= Tareas del ejercicio =
A. Según el texto sobre el homenaje a García Márquez, ¿desde qué año se hospedan en el Grand Hôtel los ganadores del Premio Nobel y sus familias?
B. Retome el texto sobre el homenaje a García Márquez a partir de su última oración y continúe el relato de la fiesta en el Grand Hôtel.

= Texto proporcionado =
^^^^

Gabriel García Márquez: Homenaje: 85.45.30*
Reproducimos apartes de un texto de Hernando Vergara Amaya, quien estuvo en la celebración del premio
La imagen histórica de Gabriel García Márquez y el rey Carlos XVI Gustavo de Suecia, el 8 de diciembre de 1982./elespectador.com |
Cuando Hernando Vergara tenía 26 años ganó una especie de concurso
que le resultaría vital: su diseño fue elegido como la portada de
Crónica de una muerte anunciada, uno de los libros de Gabriel García
Márquez.
Hoy hace 30 años García Márquez recibió el Premio Nobel
de Literatura en Estocolmo, Suecia. Vergara fue una de las personas que
acompañó al escritor en la capital sueca. El texto que sigue es un
fragmento del recuento que el pintor hace de la fiesta que siguió a la
entrega del galardón, un acontecimiento al que asistieron algunas de las
figuras más importantes de la cultura colombiana.
Las fotos,
tomadas por el mismo Vergara con una cámara prestada, eran hasta hoy
material inédito porque, de acuerdo con el pintor, “hacían parte de un
recuerdo muy íntimo y por eso era mejor dejarlas sin publicar”. Tanto
las imágenes, como el texto forman parte del libro Historia sin tiempo,
publicado por la Corporación Escuela de Artes y Letras.
“El día
11, García Márquez ofreció una fiesta para sus amigos en el salón
principal del Grand Hôtel. Rico en historia y tradición, con sus 130
largos años, este hotel de Estocolmo ocupa una posición privilegiada en
el paseo marítimo de la ciudad, un clásico atemporal que ha desempeñado
un papel fundamental en la formación de la ciudad, la urbe cosmopolita
que es hoy día.
Es uno de los hoteles de lujo de los países
escandinavos y testigo de algunos de los mayores logros en el mundo, que
hasta la fecha sigue haciendo sentir su presencia más allá de sus
costas. Desde 1901, los ganadores del Premio Nobel y sus familias han
sido huéspedes del Grand Hôtel y la lista de la realeza, jefes de Estado
y los artistas que se han quedado allí es impresionante.

^^^^

(Entradas guardadas)
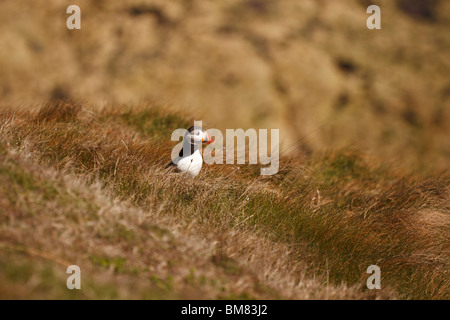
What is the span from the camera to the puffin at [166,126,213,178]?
4383 mm

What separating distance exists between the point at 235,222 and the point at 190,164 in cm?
76

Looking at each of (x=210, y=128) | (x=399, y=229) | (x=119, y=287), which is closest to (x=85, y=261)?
(x=119, y=287)

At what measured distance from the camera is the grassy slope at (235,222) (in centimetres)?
306

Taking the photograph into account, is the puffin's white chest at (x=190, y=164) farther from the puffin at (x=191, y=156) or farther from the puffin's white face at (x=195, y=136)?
the puffin's white face at (x=195, y=136)

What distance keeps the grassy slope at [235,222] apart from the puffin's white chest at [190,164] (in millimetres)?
114

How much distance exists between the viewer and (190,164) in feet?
14.4

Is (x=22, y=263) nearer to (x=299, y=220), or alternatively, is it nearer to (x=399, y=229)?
(x=299, y=220)

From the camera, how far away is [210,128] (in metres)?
Result: 6.48

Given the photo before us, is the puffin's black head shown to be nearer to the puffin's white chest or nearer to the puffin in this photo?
the puffin

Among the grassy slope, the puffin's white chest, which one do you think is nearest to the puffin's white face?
the puffin's white chest

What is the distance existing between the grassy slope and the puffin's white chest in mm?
114

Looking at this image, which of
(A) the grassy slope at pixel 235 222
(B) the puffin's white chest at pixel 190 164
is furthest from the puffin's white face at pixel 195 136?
(A) the grassy slope at pixel 235 222

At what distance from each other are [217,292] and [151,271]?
1.47ft
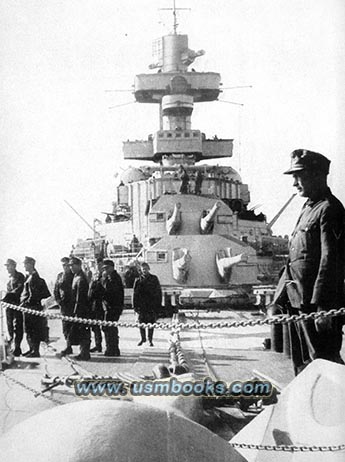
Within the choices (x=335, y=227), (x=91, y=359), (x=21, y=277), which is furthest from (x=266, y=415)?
(x=21, y=277)

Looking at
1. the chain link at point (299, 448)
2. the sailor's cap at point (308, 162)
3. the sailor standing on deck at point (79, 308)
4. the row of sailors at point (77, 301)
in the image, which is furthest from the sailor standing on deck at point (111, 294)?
the chain link at point (299, 448)

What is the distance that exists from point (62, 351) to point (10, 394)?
1484 millimetres

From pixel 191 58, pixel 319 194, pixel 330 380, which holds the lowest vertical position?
pixel 330 380

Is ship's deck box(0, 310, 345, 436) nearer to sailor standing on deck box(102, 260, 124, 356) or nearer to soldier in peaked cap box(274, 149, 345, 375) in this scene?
sailor standing on deck box(102, 260, 124, 356)

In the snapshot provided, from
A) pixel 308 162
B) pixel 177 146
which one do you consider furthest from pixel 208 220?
pixel 308 162

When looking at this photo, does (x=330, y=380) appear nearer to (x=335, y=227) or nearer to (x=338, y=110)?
(x=335, y=227)

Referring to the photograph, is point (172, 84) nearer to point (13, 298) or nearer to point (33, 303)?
point (13, 298)

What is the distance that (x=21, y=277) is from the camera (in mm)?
5676

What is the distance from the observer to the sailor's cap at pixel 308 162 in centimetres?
289

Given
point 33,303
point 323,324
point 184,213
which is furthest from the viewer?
point 184,213

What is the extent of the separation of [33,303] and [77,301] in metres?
0.49

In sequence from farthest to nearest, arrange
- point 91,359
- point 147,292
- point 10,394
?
point 147,292 < point 91,359 < point 10,394

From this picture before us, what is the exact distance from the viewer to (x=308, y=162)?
289 cm

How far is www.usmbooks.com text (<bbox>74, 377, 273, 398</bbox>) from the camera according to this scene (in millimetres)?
2895
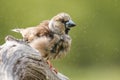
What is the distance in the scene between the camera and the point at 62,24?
828 cm

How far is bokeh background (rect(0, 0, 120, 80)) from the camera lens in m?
13.6

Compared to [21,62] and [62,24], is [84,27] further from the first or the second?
[21,62]

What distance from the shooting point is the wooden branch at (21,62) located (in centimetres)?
722

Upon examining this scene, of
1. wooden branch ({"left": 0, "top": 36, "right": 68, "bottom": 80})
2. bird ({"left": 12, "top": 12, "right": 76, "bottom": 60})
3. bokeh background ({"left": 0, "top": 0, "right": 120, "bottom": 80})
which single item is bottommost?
wooden branch ({"left": 0, "top": 36, "right": 68, "bottom": 80})

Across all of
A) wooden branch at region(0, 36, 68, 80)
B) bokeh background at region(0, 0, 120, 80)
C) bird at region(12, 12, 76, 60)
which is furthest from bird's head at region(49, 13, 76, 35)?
bokeh background at region(0, 0, 120, 80)

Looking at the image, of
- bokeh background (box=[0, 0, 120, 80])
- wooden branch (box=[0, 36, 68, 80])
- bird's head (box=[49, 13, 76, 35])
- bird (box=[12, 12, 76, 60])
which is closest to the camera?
wooden branch (box=[0, 36, 68, 80])

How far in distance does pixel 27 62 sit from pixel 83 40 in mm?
7004

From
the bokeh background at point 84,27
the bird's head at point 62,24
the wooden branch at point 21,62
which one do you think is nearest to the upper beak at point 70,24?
the bird's head at point 62,24

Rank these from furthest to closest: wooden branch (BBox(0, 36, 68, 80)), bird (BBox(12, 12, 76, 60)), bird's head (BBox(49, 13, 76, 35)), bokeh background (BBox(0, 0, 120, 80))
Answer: bokeh background (BBox(0, 0, 120, 80)), bird's head (BBox(49, 13, 76, 35)), bird (BBox(12, 12, 76, 60)), wooden branch (BBox(0, 36, 68, 80))

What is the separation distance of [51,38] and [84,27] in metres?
6.72

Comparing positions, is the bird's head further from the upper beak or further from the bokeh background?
the bokeh background

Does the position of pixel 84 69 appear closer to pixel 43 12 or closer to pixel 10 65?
pixel 43 12

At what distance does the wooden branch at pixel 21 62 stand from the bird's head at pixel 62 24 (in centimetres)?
75

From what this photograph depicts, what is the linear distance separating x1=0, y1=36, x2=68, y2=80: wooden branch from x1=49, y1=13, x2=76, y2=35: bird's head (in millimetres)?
749
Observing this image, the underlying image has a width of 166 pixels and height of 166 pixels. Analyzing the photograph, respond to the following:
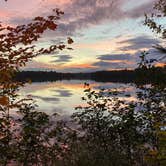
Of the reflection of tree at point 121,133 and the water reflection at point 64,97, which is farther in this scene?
the water reflection at point 64,97

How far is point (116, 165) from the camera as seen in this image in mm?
12281

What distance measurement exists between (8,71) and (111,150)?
4647 millimetres

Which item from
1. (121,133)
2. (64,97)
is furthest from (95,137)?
(64,97)

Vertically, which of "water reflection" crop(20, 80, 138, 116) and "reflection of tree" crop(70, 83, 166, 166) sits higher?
"reflection of tree" crop(70, 83, 166, 166)

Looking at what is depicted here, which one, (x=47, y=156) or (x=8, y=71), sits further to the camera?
(x=47, y=156)

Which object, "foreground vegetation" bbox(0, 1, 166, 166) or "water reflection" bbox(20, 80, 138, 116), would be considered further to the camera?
"water reflection" bbox(20, 80, 138, 116)

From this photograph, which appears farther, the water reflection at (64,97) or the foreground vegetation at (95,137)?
the water reflection at (64,97)

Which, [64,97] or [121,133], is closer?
[121,133]

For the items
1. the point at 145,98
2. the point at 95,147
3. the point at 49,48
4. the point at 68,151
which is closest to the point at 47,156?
the point at 68,151

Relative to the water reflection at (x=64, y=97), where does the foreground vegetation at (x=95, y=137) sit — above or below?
above

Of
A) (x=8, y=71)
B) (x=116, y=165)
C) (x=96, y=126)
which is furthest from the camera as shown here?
(x=96, y=126)

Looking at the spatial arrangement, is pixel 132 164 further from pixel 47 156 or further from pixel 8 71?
pixel 8 71

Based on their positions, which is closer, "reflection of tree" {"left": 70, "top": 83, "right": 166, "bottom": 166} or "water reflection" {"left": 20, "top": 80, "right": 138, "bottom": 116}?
"reflection of tree" {"left": 70, "top": 83, "right": 166, "bottom": 166}

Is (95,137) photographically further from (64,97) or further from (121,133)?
(64,97)
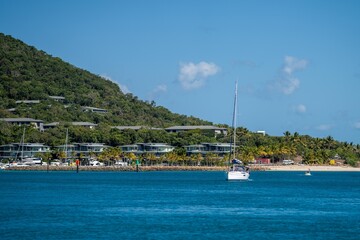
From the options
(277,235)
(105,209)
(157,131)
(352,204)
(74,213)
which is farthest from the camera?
(157,131)

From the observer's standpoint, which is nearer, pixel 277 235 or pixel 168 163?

^^^^

= Lista de respuestas =
A. Desde 1901.

B.
En aquel
instante, éramos los huéspedes de lujo de ese majestuoso lugar que
ahora es fundamental en mis relatos. La sensación era mágica: sentir el
frío, ver a la gente disfrutando esa noche en las calles, la llegada de
la nieve, todo era algo que nunca habíamos vivido, envolvente, añadido a
la magnitud del evento. El Nobel Gabriel García Márquez vestía un
característico saco a cuadros, pantalón negro y liso, con una tira
lateral de raso (galones) del mismo color y más brillante, camisa blanca
de cuello subido..., además de sus inconfundibles botas negras.
Regresaba de la cena privada con los reyes de Suecia y acompañado del
Premio Nobel de Física de ese año, el estadounidense Kenneth Geddes
Wilson. Todo fue un acontecimiento inolvidable, compartido con otros
invitados especiales.
Yo había dejado en el hotel mi equipo
fotográfico por el peso exagerado. Sólo pensaba en ir de fiesta,
privilegiado como me sentía de estar ahí, disfrutando y compartiendo
aquella noche con el Nobel y sus amigos. De pronto surgió algo no
previsto en esa inmensa oscuridad. A lo lejos, en el fondo del salón, vi
a un hombre con su cámara fotográfica. Me le acerqué y le dije que la
necesitaba, que me la vendiera, me la prestara o alquilara. Sin decir
nada, el hombre me la entregó. Era una cámara sencilla de tomar
instantáneas, la última moda en el mercado, lanzada ese año. Sus
características eran muy particulares: sólo tenía el botón de disparar,
el tamaño de cada fotograma era de 10,5 x 8 mm y el grano de la película
era su rasgo principal. Por esa razón, no podían mediar más de dos
metros entre Gabo y yo, situación que me dio la posibilidad de tomar 90
buenas fotografías. Nunca más volví a ver a aquel hombre que, sin
pensarlo dos veces, dejó su cámara en mis manos.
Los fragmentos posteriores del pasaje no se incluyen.